La température pour laquelle la mortalité est la plus faible se situe généralement entre le 80e et le 90e percentiles de la distribution des températures, sauf pour les localisations en zones tropicales et subtropicales (au Brésil, à Taïwan et en Thaïlande) où cette température de mortalité minimale se situe aux alentours du 60e percentile. Le risque de mortalité s’accroît lentement et de façon linéaire en dessous de ce seuil, à l’exception de certaines localisations comme les villes de Londres et Madrid, où une augmentation abrupte et exponentielle de la mortalité survient aux froids extrêmes, comme ce qui est observé pour la chaleur intense. La métarégression indique que la température moyenne et la fourchette des températures locales contribuent moins à l’hétérogénéité de l’association température- mortalité que les indicateurs nationaux. D’autres facteurs expliquent l’hétérogénéité résiduelle, qui est modérée mais significative (I2 = 36,3 %).

La fraction de la mortalité attribuable au froid et à la chaleur va de moins de 5 % (Brésil, Suède, Taïwan et Thaïlande) à plus de 10 % (Chine, Italie et Japon), et est en moyenne de 7,71 % (IC95 = 7,43-7,91).
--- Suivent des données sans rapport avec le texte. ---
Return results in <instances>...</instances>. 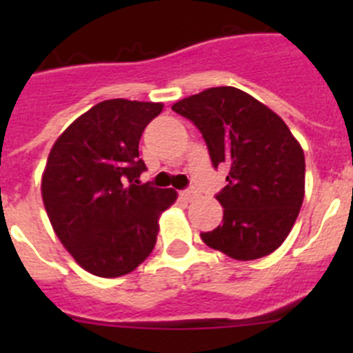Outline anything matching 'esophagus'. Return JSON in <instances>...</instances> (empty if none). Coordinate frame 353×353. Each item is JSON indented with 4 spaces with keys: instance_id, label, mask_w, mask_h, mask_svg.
Segmentation results:
<instances>
[{
    "instance_id": "34e87169",
    "label": "esophagus",
    "mask_w": 353,
    "mask_h": 353,
    "mask_svg": "<svg viewBox=\"0 0 353 353\" xmlns=\"http://www.w3.org/2000/svg\"><path fill=\"white\" fill-rule=\"evenodd\" d=\"M182 196L187 201H191V199H194L198 196V192H196V189H185V191H182Z\"/></svg>"
}]
</instances>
La plus grande part de l’effet est imputable au froid (7,29 % [IC95 = 7,02-7,49] versus 0,42 % [IC95 = 0,39-0,44] pour la chaleur), ce qui s’explique par des valeurs de température de mortalité minimale élevées, la plupart des températures moyennes quotidiennes n’atteignant pas cette température « optimale ».

Dans tous les pays, le froid modéré (associé à une augmentation du risque de mortalité bien plus faible que les températures extrêmes, mais nettement plus fréquent que celles-ci) est responsable de la majorité des décès liés à la température. La fraction attribuable est globalement estimée à 6,66 % (IC95 = 6,41-6,86), tandis que la fraction attribuable aux températures extrêmes, froides et chaudes réunies, n’est que de 0,86 % (IC95 = 0,84-0,87).

Ces résultats incitent à étendre le champ des recherches et de la protection de la santé publique au-delà des seuls phénomènes de vagues de chaleur et de périodes caniculaires. Toutefois, bien qu’ils soient fondés sur d’importantes données intéressant des populations confrontées à une large variété de conditions climatiques, ils ne peuvent pas être considérés comme globalement représentatifs, des régions entières telles que le Moyen-Orient ou le continent africain n’ayant pas été intégrées. De plus, les données utilisées provenaient essentiellement de zones urbaines. Ces limites peuvent être repoussées en étendant la base de données dans le futur. Par ailleurs, il serait nécessaire de collecter plus d’informations relatives aux caractéristiques locales qui pourraient être testées en tant que méta-variables explicatives de l’hétérogénéité, à la recherche des déterminants de la sensibilité et de la résilience aux effets de la température.

Laurence Nicolle-Mir


Publication analysée :

Gasparrini A1, Guo Y, Hashizume M, et al. Mortality risk attributable to high and low ambient temperature: a multicountry observational study. Lancet 2015; 386(9991): 369-75.

doi: 10.1016/S0140-6736(14)62114-0

 

1 Department of Medical Statistics, London School of Hygiene and Tropical Medicine, Londres, Royaume-Uni.